La pratica della lupara bianca è, purtroppo, ancora diffusa tra i killer mafiosi. Ecco a cosa ci si riferisce.

Con la locuzione “lupara bianca” si intende un tipo di omicidio di stampo mafioso, che prevede l’eliminazione fisica del corpo di una vittima. La pratica è stata introdotta, in particolar modo, dalle cosche di Cosa Nostra negli anni Quaranta del secolo scorso. Erano soprattutto i Corleonesi, facenti capo a Totò Riina, ad impedire il ritrovamento dei cadaveri utilizzando metodologie apposite. Negli anni, i casi di Lupara bianca sono stati moltissimi e, come detto, soprattutto nella Sicilia infettata dalla mafia, ma non solo. Alcuni casi sono stati registrati anche all’estero, sempre legati a persone e avvenimenti legati alla criminalità organizzata nostrana. Ma come avviene l’occultamento e quali tecniche vengono usate per impedire il ritrovamento della vittima? Vediamo.

La lupara bianca

Come abbiamo visto, la pratica di eliminare fisicamente il cadavere di una vittima è detta Lupara bianca. Il nome deriva dalla lupara, un fucile a canne mozze usato originariamente per dare la caccia a lupi e cinghiali e utilizzato anche come arma, soprattutto dalla criminalità organizzata siciliana e calabrese. Indipendentemente dal modo di esecuzione dell’omicidio, ogni corpo non ritrovato è inserito tra le vittime della lupara bianca. Tale espressione deve la sua origine al modo in cui il giornalismo degli anni Sessanta descriveva le sparizioni dei corpi per mano mafiosa. Da allora la locuzione si è diffusa diventando di uso comune. Gli omicidi terminati con l’occultamento del cadavere, nella storia della criminalità organizzata, sono diversi.

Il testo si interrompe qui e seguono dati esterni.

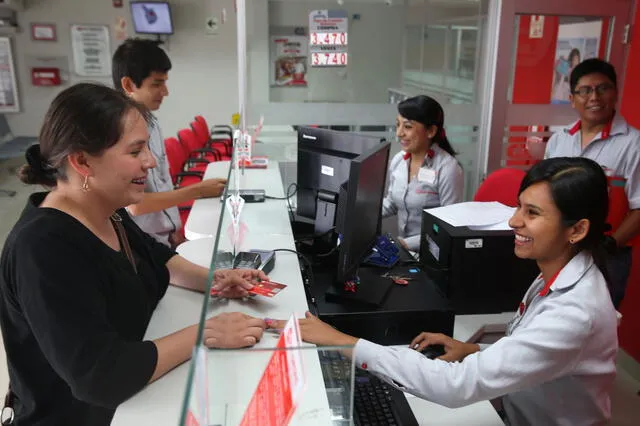  Atención en una Caja Municipal. Foto: Andina   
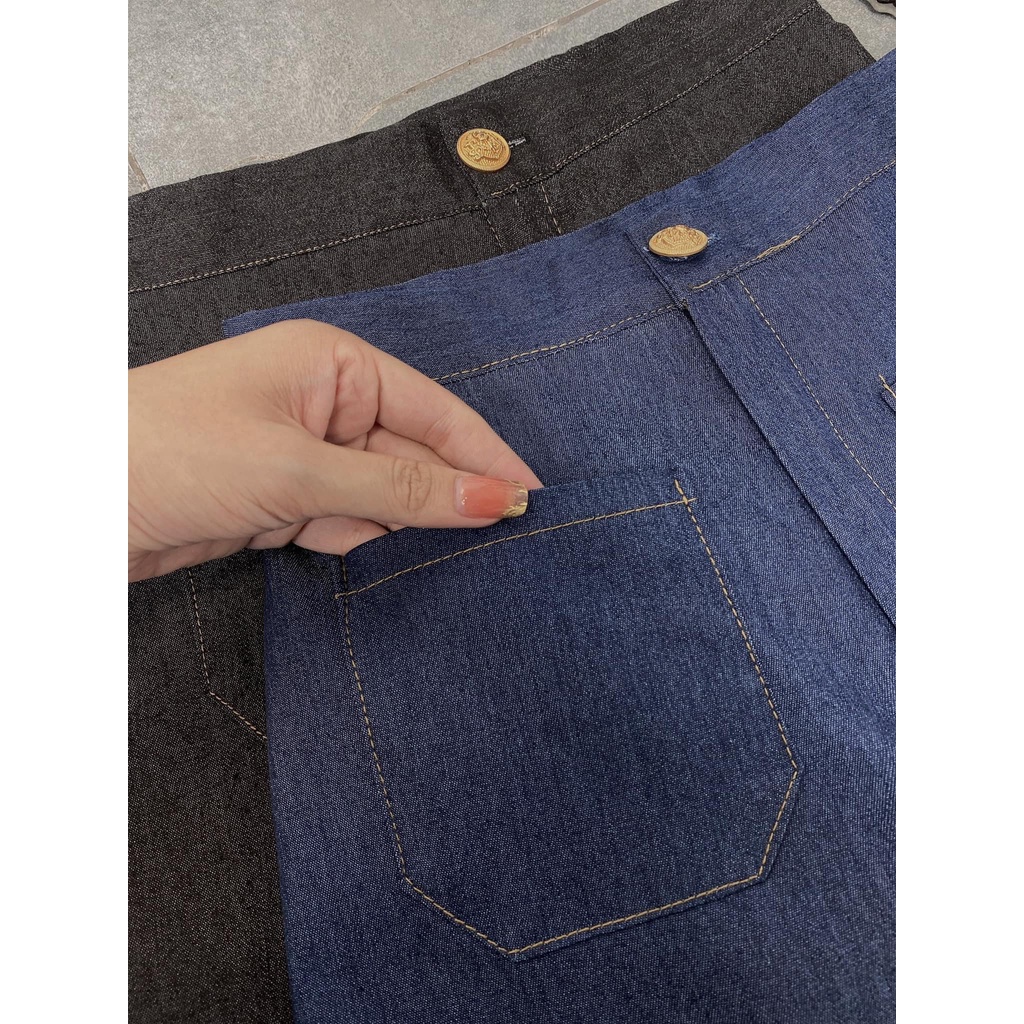 Quần jean suông màu xanh và đen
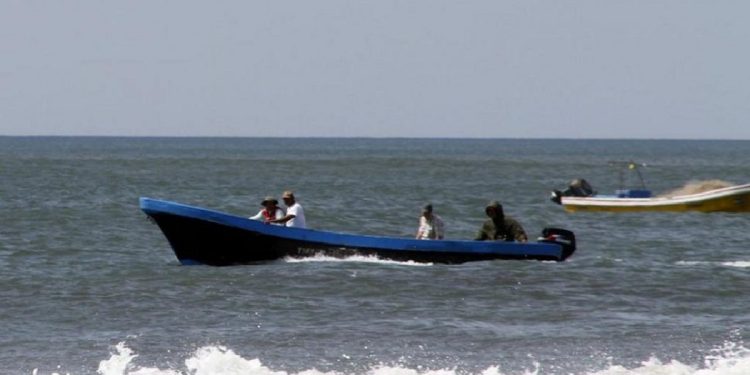 Rescatan a 4 pescadores en Nicaragua tras desaparecer en el océano Pacífico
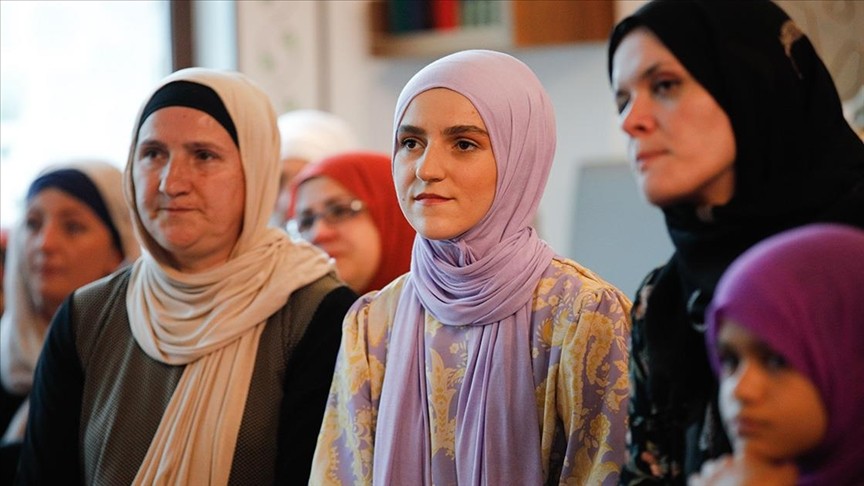 Bosna Hersekli Müslümanlar, hacca "ikrar duasıyla" uğurlanıyor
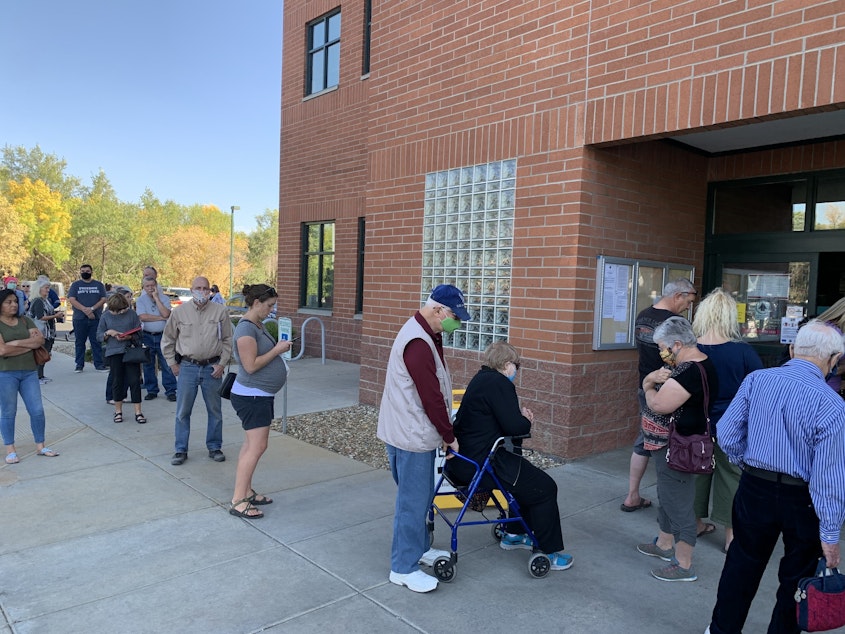 caption: A line snakes around the building at an early voting site in Prescott, Arizona.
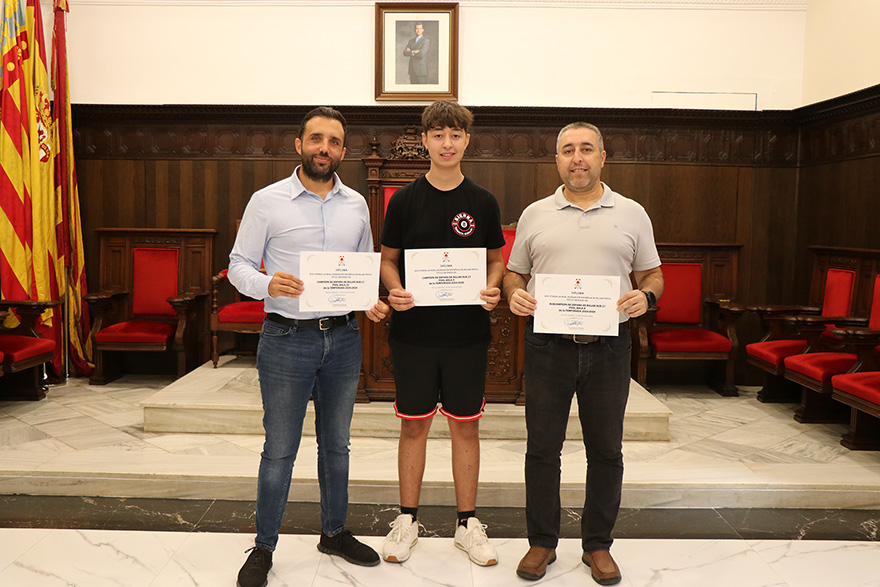 Renzo Sierra recibe un homenaje municipal por ganar tres medallas en el Campeonato de España Pool de Billar sub-17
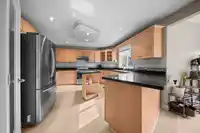 9015 207B STREET - thumbnail 10
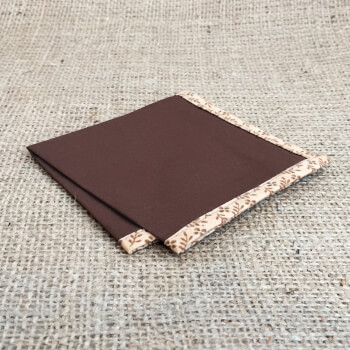 Коричневый нагрудный платок с цветочным кантом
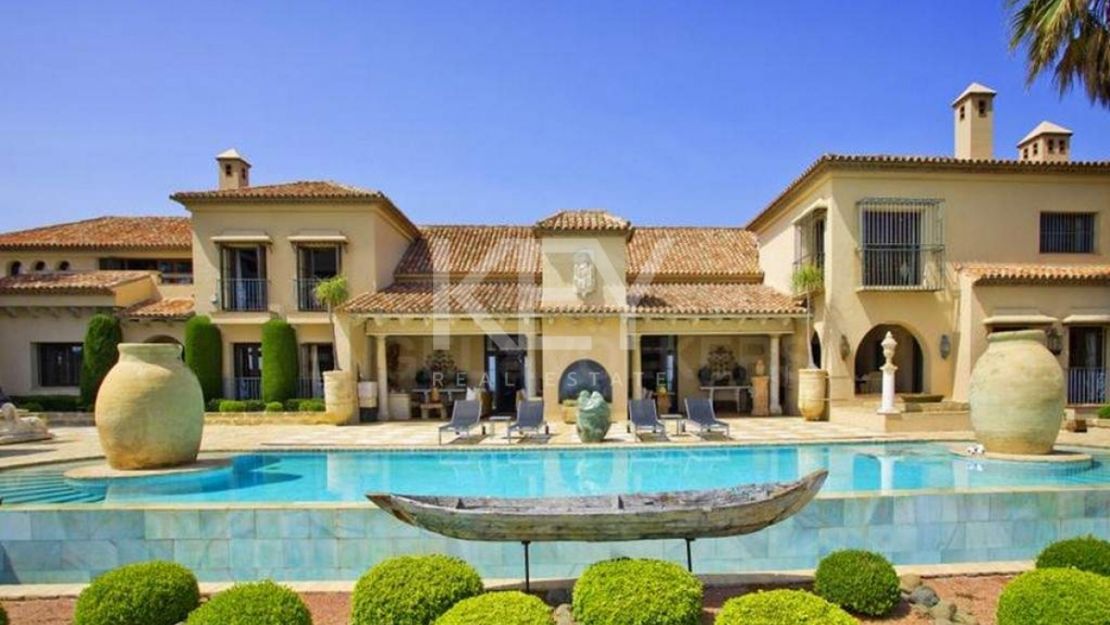 Villa Elegance: Luxurious Beachfront Villa in Los Monteros, Marbella for Short-term Rent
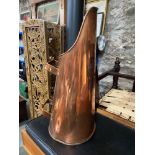 Antique copper coal scuttle. [56cm height]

Le modalità di trafugamento dei corpi

Ma come avvengono le sparizioni? Abbiamo detto che l’esecuzione dell’omicidio non incide sulla definizione. In genere, una volta che il corpo è senza vita, viene trafugato usando mezzi ricorrenti. Tra le pratiche più scabrose e tristemente note, c’è quella di sciogliere la vittima nell’acido e poi sbarazzarsi dei resti in modo che non resti traccia alcuna del cadavere. Non solo, però. Altra prassi comune è quella di seppellire il corpo in zone remote, solitamente di campagna, dove il ritrovamento di tracce è altamente improbabile. O, ancora, nascondere la vittima in aree in costruzione premurandosi di far colare del calcestruzzo sui suoi resti. Infine, il corpo della vittima poteva essere gettato in bacini d’acqua come le paludi, assicurandosi che un peso non lo facesse riemergere.

I significati del gesto

Ovviamente, il fatto di trafugare il corpo affinché non venga mai trovato ha una duplice valenza. Innanzitutto, impedire il ritrovamento della vittima è un ulteriore colpo per la famiglia, che non sarà così in grado di celebrare il funerale e di dare degna sepoltura al caro. In secondo luogo, la mancanza del corpo diminuisce le possibilità per la giustizia di risalire al nome del killer. Ancora oggi, capita che vengano ritrovati i resti di qualche cadavere. Sono probabilmente da riferire alle vittime di lupara bianca degli anni e dei decenni passati.